The car, racing on, was already near enough for Steve to make out its two passengers, a man bent over the steering-wheel, another man, or boy, for the figure was small, clinging wildly to his place on the running-board, seeming always in imminent danger of being thrown off.

"He's drunk!" snapped Packard angrily. "Of all blind idiots!"

Another strident blast from the horn, that sent staid old cows scurrying this way and that to get out of the way, and the car swerved from the road and took to the open field, headed straight toward the hill where the two horsemen were. Jerking his horse about, Steve rode down to meet the new arrivals. And then——

"My God! It's my grandfather! He's gone mad, Bill Royce!"

"No madder'n usual," said Royce.

The car came to a sudden stop. The man on the running-board—he had a man's face, keen and sharp-eyed and eager, and the body of a slight boy—jumped down from his place and in a flash disappeared under the engine. The man at the wheel straightened up and got down, stretching his legs. Steve, swinging down from his saddle, and coming forward, measured him with wondering eyes.

And he was a man for men to look at, was old man Packard. Full of years, he was no less full of vigor, hale and stalwart and breathing power. A great white beard, cut square, fell across his full chest; his white mustache was curled upward now as fiercely as fifty years ago when he had been a man for women to look at, too.

He was dressed as Steve had always seen him, in black corduroy breeches, high black boots, broad black hat—a man standing upward of six feet, carrying himself as straight as a ramrod, his chest as powerful as a blacksmith's bellows, the calf of his leg as thick as many a man's thigh; big, hard hands, the fingers twisted by toil; the face weatherbeaten like an old sea captain's, with eyes like the frozen blue of a clear winter sky.

His voice when he spoke boomed out suddenly, deep and rich and hearty.

"Stephen?" he demanded.

Steve said "Yes" and put out his hand, his eyes shining, the surprising realization upon him that he was tremendously glad to see his father's father once more. The old man took the proffered hand into a hard-locked grip and for a moment held it, while, the other hand on his grandson's shoulder, he looked steadily into Steve's eyes.

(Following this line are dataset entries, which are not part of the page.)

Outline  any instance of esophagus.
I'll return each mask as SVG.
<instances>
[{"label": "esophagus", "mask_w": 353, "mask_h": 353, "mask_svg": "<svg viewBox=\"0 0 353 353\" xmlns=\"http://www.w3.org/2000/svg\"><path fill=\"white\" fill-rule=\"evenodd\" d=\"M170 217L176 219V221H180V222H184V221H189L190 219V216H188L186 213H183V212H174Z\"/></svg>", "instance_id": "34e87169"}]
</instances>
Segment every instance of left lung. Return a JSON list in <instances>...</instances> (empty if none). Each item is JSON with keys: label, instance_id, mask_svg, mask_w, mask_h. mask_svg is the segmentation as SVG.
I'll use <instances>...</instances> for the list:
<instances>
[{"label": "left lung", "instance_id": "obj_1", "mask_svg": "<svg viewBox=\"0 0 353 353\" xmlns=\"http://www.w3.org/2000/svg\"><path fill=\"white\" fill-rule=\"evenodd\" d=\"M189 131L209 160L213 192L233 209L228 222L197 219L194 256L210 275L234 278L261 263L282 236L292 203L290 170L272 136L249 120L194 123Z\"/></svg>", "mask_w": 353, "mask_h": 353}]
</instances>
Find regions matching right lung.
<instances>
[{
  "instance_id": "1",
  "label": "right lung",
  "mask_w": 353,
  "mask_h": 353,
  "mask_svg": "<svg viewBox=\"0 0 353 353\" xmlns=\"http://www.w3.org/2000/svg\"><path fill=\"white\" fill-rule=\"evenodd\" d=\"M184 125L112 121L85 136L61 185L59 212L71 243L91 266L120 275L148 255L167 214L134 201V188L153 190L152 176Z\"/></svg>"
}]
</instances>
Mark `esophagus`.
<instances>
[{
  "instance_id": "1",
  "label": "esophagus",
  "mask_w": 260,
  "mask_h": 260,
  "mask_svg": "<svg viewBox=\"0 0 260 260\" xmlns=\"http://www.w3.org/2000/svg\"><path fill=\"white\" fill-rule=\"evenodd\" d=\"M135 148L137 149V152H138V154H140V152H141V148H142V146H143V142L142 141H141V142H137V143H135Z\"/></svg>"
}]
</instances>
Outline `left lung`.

"What sort of a man have they made of you, boy?" he asked bluntly. "There's the makings of fool, crook an' white man in all of us. What for a man are you?"

Steve flushed a little under the direct, piercing look, but said steadily—

"Not a crook, I hope."

"That's something, if it ain't everything," snorted the old man as, withdrawing his hand, he found and lighted a long stogie. "Blenham tells me you fired him las' night?"

Young Packard nodded, watching his grandfather's face for the first sign of opposition. But just now the old man's face told nothing.

"Thinking of runnin' the outfit yourself, Stephen?" came the next question quietly.

"Yes. I had intended looking in on you in a day or so to talk matters over. I understand that my father left everything to me and that it is pretty heavily mortgaged to you."

"Uhuh. I let Phil have a right smart bit of money on Number Ten firs' an' las', my boy. Don't want to pay it off this mornin', do you?"

Steve laughed.

"I'm broke, Grandy," he said lightly, unconsciously adopting the old title for the man who had made him love him and hate him a score of times. "My working capital, estimated last night, runs about seventy-five dollars. That wouldn't quite turn the trick, would it?"

The old man's eyes narrowed.

"You mean that seventy-five dollars is all you've got to show for twelve years?" he asked sharply.

Again, hardly understanding why, Steve flushed. Was a man to be ashamed that he had not amassed wealth, especially when there had never been in him the sustained desire for gold? He owed no man a cent, he made his own way, he asked no favors—and yet there was a glint of defiance in his eye, a hint of defiance in his tone, when he replied briefly.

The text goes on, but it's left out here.